-- Document segment start --

Take A Year Off From Pitching?


#1

Hi,

Need some advice.

My son is 12 and ending his Little League “career” soon. He’s in the Little League All Stars Sectional Tournament as I write this, but after losing yesterday it looks like the team is done (he pitched well, though, shutting down one of the top teams in the state in relief in the 5th and 6th innings).

Next year he will be 13 and on a travel team playing the 60/90 diamond. The jump from 46/60 to 60/90 seems big to me, but that’s what we have around here.

Since he will be in 7th Grade next year, he will have two full seasons of 60/90 baseball (7th and 8th Grade) before High School. I have heard stories of kids having arm injuries when they jump from 46/60 to 60/90 at 13 years of age. My good friend’s son had serious shoulder and elbow injuries just this past season when he moved to 60/90 at 13.

It has been suggested to me by some (who have played and coached minors ball) that since my son will have two full seasons at 60/90 before High School, he has a “mulligan” and should use the first season (7th Grade) to “adjust” to 60/90 and focus on fielding and batting, not pitch, and return to pitching in 8th Grade.

I kind of like the idea. His strength is pitching, but he could use a year of focusing on fielding and batting. Plus, with all the youth throwing injuries I have seen and read about, a year off from pitching at his physically delicate age (12 now) might be a good thing. On the other hand, will a year off from pitching really mess him up?

What do you guys think?


#2

[quote=“south paw”]Hi,

Need some advice.

My son is 12 and ending his Little League “career” soon. He’s in the Little League All Stars Sectional Tournament as I write this, but after losing yesterday it looks like the team is done (he pitched well, though, shutting down one of the top teams in the state in relief in the 5th and 6th innings).

-- Document segment end --
-- Material start --

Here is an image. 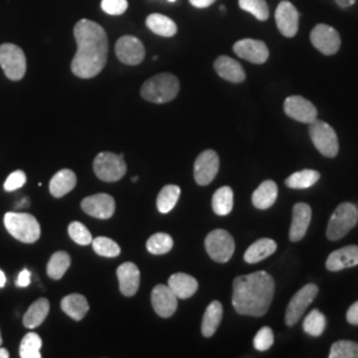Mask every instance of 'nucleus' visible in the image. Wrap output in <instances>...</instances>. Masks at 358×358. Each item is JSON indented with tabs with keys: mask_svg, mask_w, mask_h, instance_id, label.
Listing matches in <instances>:
<instances>
[{
	"mask_svg": "<svg viewBox=\"0 0 358 358\" xmlns=\"http://www.w3.org/2000/svg\"><path fill=\"white\" fill-rule=\"evenodd\" d=\"M174 247V241L169 234L158 232L152 235L148 242H146V248L150 254L153 255H165L171 248Z\"/></svg>",
	"mask_w": 358,
	"mask_h": 358,
	"instance_id": "obj_35",
	"label": "nucleus"
},
{
	"mask_svg": "<svg viewBox=\"0 0 358 358\" xmlns=\"http://www.w3.org/2000/svg\"><path fill=\"white\" fill-rule=\"evenodd\" d=\"M93 170L97 178L112 183L120 180L127 174V164L122 155L103 152L94 158Z\"/></svg>",
	"mask_w": 358,
	"mask_h": 358,
	"instance_id": "obj_7",
	"label": "nucleus"
},
{
	"mask_svg": "<svg viewBox=\"0 0 358 358\" xmlns=\"http://www.w3.org/2000/svg\"><path fill=\"white\" fill-rule=\"evenodd\" d=\"M356 266H358V245H346L336 250L325 262V267L332 272L353 268Z\"/></svg>",
	"mask_w": 358,
	"mask_h": 358,
	"instance_id": "obj_21",
	"label": "nucleus"
},
{
	"mask_svg": "<svg viewBox=\"0 0 358 358\" xmlns=\"http://www.w3.org/2000/svg\"><path fill=\"white\" fill-rule=\"evenodd\" d=\"M169 1H176V0H169Z\"/></svg>",
	"mask_w": 358,
	"mask_h": 358,
	"instance_id": "obj_52",
	"label": "nucleus"
},
{
	"mask_svg": "<svg viewBox=\"0 0 358 358\" xmlns=\"http://www.w3.org/2000/svg\"><path fill=\"white\" fill-rule=\"evenodd\" d=\"M128 0H103L101 8L109 15H122L128 10Z\"/></svg>",
	"mask_w": 358,
	"mask_h": 358,
	"instance_id": "obj_44",
	"label": "nucleus"
},
{
	"mask_svg": "<svg viewBox=\"0 0 358 358\" xmlns=\"http://www.w3.org/2000/svg\"><path fill=\"white\" fill-rule=\"evenodd\" d=\"M239 7L252 13L260 22H266L269 17V7L266 0H239Z\"/></svg>",
	"mask_w": 358,
	"mask_h": 358,
	"instance_id": "obj_38",
	"label": "nucleus"
},
{
	"mask_svg": "<svg viewBox=\"0 0 358 358\" xmlns=\"http://www.w3.org/2000/svg\"><path fill=\"white\" fill-rule=\"evenodd\" d=\"M4 226L15 239L23 243H35L40 238V224L31 214L8 213L4 215Z\"/></svg>",
	"mask_w": 358,
	"mask_h": 358,
	"instance_id": "obj_4",
	"label": "nucleus"
},
{
	"mask_svg": "<svg viewBox=\"0 0 358 358\" xmlns=\"http://www.w3.org/2000/svg\"><path fill=\"white\" fill-rule=\"evenodd\" d=\"M206 251L217 263H227L235 251V241L226 230L211 231L205 241Z\"/></svg>",
	"mask_w": 358,
	"mask_h": 358,
	"instance_id": "obj_9",
	"label": "nucleus"
},
{
	"mask_svg": "<svg viewBox=\"0 0 358 358\" xmlns=\"http://www.w3.org/2000/svg\"><path fill=\"white\" fill-rule=\"evenodd\" d=\"M117 278L120 282V291L127 297H131L137 294L141 282L140 269L134 264L127 262L117 268Z\"/></svg>",
	"mask_w": 358,
	"mask_h": 358,
	"instance_id": "obj_19",
	"label": "nucleus"
},
{
	"mask_svg": "<svg viewBox=\"0 0 358 358\" xmlns=\"http://www.w3.org/2000/svg\"><path fill=\"white\" fill-rule=\"evenodd\" d=\"M284 113L294 121L308 125L317 118L316 106L301 96L287 97L284 101Z\"/></svg>",
	"mask_w": 358,
	"mask_h": 358,
	"instance_id": "obj_14",
	"label": "nucleus"
},
{
	"mask_svg": "<svg viewBox=\"0 0 358 358\" xmlns=\"http://www.w3.org/2000/svg\"><path fill=\"white\" fill-rule=\"evenodd\" d=\"M312 219V208L307 203H296L292 208V223L289 229V241L291 242H299L301 241L306 234L308 227L310 224Z\"/></svg>",
	"mask_w": 358,
	"mask_h": 358,
	"instance_id": "obj_20",
	"label": "nucleus"
},
{
	"mask_svg": "<svg viewBox=\"0 0 358 358\" xmlns=\"http://www.w3.org/2000/svg\"><path fill=\"white\" fill-rule=\"evenodd\" d=\"M62 309L71 319L80 321L87 316V313L90 310V304H88V300L85 299V296H83V294H68L62 300Z\"/></svg>",
	"mask_w": 358,
	"mask_h": 358,
	"instance_id": "obj_27",
	"label": "nucleus"
},
{
	"mask_svg": "<svg viewBox=\"0 0 358 358\" xmlns=\"http://www.w3.org/2000/svg\"><path fill=\"white\" fill-rule=\"evenodd\" d=\"M48 313H50V301L47 299L41 297L28 308V310L23 317V324L28 329H35L47 319Z\"/></svg>",
	"mask_w": 358,
	"mask_h": 358,
	"instance_id": "obj_28",
	"label": "nucleus"
},
{
	"mask_svg": "<svg viewBox=\"0 0 358 358\" xmlns=\"http://www.w3.org/2000/svg\"><path fill=\"white\" fill-rule=\"evenodd\" d=\"M77 183L76 174L72 170H60L51 179L50 192L55 198H62L75 189Z\"/></svg>",
	"mask_w": 358,
	"mask_h": 358,
	"instance_id": "obj_25",
	"label": "nucleus"
},
{
	"mask_svg": "<svg viewBox=\"0 0 358 358\" xmlns=\"http://www.w3.org/2000/svg\"><path fill=\"white\" fill-rule=\"evenodd\" d=\"M115 55L118 60L124 64H141L145 59V47L140 38L127 35L117 40Z\"/></svg>",
	"mask_w": 358,
	"mask_h": 358,
	"instance_id": "obj_13",
	"label": "nucleus"
},
{
	"mask_svg": "<svg viewBox=\"0 0 358 358\" xmlns=\"http://www.w3.org/2000/svg\"><path fill=\"white\" fill-rule=\"evenodd\" d=\"M169 287L178 299H189L198 291V282L192 275L187 273H174L169 279Z\"/></svg>",
	"mask_w": 358,
	"mask_h": 358,
	"instance_id": "obj_23",
	"label": "nucleus"
},
{
	"mask_svg": "<svg viewBox=\"0 0 358 358\" xmlns=\"http://www.w3.org/2000/svg\"><path fill=\"white\" fill-rule=\"evenodd\" d=\"M320 179V173L316 170H301L296 171L292 176L285 179V186L294 190H304L316 185Z\"/></svg>",
	"mask_w": 358,
	"mask_h": 358,
	"instance_id": "obj_31",
	"label": "nucleus"
},
{
	"mask_svg": "<svg viewBox=\"0 0 358 358\" xmlns=\"http://www.w3.org/2000/svg\"><path fill=\"white\" fill-rule=\"evenodd\" d=\"M6 282H7L6 275H4V272L0 269V288H3V287L6 285Z\"/></svg>",
	"mask_w": 358,
	"mask_h": 358,
	"instance_id": "obj_49",
	"label": "nucleus"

-- Material end --

*Aim 1*
List each distinct ordinal number (such as "1st") that appears in the forum thread about taking a year off from pitching.
*Aim 2*
Write out the forum thread about pitching word for word, from "It has been" to "in 8th Grade.".

*Problem solution 1*
5th, 6th, 7th, 8th

*Problem solution 2*
It has been suggested to me by some (who have played and coached minors ball) that since my son will have two full seasons at 60/90 before High School, he has a “mulligan” and should use the first season (7th Grade) to “adjust” to 60/90 and focus on fielding and batting, not pitch, and return to pitching in 8th Grade.